Menanggapi hal tersebut, Direktur Eksekutif Democracy and Electoral Empowerment Partnership (DEEP) Indonesia, Neni Nur Hayati mempertanyakan langkah KPU menghapus sesi debat khusus calon wakil presiden (cawapres) di Pilpres 2024.
"Potret ini memperlihatkan pemilu kita benar benar dalam kondisi kritis. Nalar kewarasan dan akal sehat demokrasi sedang diuji. Indikasi untuk melindungi salah satu cawapres memang tidak mudah dibuktikan, tetapi sinyal ini sangat terasa mengarah ke mana," ucap Neni dalam keterangannya, Minggu (3/12/2023).
Neni berpendapat, seharusnya KPU berdiskusi dengan para pakar sebelum secara sepihak mengubah format debat.
"Seperti apa kiranya format debat yang dipandang ideal untuk bisa menggali gagasan capres-cawapres. Jangan sampai keputusan KPU ini membuat kecurigaan publik karena ada upaya melindungi salah satu paslon," sambungnya.
Diketahui, pada Pasal 277 ayat (1) Undang-Undang Nomor 7 Tahun 2017 Tentang Pemilihan Umum (UU Pemilu), disebutkan bahwa debat capres-cawapres digelar 5 kali, yakni 3 kali untuk capres dan 2 kali untuk cawapres. Namun, tidak ada aturan lebih rinci mengenai format untuk masing-masing debat.

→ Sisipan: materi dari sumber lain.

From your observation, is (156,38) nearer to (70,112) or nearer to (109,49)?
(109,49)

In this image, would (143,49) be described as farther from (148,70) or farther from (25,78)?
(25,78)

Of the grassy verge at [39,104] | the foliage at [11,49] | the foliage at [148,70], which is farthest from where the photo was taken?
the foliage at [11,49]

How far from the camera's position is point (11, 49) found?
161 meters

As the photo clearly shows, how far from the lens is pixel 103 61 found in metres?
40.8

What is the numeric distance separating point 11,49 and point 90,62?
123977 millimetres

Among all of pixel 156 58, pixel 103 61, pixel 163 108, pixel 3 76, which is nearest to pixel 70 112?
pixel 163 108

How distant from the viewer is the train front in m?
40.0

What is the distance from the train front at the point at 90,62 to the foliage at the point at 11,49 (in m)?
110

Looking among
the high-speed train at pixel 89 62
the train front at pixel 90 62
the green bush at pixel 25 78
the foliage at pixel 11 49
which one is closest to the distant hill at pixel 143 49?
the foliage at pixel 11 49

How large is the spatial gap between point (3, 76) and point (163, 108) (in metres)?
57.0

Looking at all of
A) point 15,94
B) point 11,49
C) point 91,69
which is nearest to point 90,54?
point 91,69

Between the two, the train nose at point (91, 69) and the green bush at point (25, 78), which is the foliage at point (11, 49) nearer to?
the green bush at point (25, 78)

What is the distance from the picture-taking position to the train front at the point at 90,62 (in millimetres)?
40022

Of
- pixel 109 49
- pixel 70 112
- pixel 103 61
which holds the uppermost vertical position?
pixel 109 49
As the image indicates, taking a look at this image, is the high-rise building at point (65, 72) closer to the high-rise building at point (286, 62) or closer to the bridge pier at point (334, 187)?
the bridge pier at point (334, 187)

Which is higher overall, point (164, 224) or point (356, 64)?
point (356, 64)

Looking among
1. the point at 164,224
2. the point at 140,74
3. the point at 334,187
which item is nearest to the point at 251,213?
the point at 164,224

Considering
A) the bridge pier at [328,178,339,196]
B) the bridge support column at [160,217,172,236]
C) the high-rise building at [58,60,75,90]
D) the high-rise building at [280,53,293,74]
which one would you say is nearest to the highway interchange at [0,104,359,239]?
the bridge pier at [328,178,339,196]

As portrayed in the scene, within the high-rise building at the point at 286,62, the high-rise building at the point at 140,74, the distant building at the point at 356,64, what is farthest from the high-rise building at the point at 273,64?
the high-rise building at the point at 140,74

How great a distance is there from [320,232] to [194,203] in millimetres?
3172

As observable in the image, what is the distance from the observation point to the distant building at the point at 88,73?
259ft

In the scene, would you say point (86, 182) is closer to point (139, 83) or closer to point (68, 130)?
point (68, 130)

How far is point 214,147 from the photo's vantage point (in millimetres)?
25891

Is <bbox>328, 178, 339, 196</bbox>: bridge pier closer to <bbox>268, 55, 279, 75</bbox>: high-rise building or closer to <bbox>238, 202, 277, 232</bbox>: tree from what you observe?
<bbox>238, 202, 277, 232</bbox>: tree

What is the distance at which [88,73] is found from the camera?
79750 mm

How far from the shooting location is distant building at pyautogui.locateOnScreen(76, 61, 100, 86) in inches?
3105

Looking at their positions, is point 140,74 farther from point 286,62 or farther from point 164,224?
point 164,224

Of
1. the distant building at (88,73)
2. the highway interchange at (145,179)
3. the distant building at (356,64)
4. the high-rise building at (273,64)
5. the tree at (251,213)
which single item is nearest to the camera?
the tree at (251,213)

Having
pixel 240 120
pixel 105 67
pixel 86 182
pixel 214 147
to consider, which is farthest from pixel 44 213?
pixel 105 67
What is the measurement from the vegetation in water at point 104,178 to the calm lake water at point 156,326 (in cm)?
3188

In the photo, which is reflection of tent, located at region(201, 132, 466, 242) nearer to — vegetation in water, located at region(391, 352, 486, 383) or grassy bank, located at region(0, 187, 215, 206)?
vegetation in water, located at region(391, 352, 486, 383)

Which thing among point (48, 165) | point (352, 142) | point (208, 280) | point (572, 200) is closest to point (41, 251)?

"KPU perlu menjelaskan secara transparan dan akuntabel kepada publik. Bukan hanya sekedar alasan normatif. Kenapa bisa terjadi demikian? Debat ini kan fungsinya mengedukasi publik untuk meraih dukungan dan membentuk opini publik. Kalau yang dihadirkan salah satu saja, seperti tidak komperhensif jadinya," ucap Neni.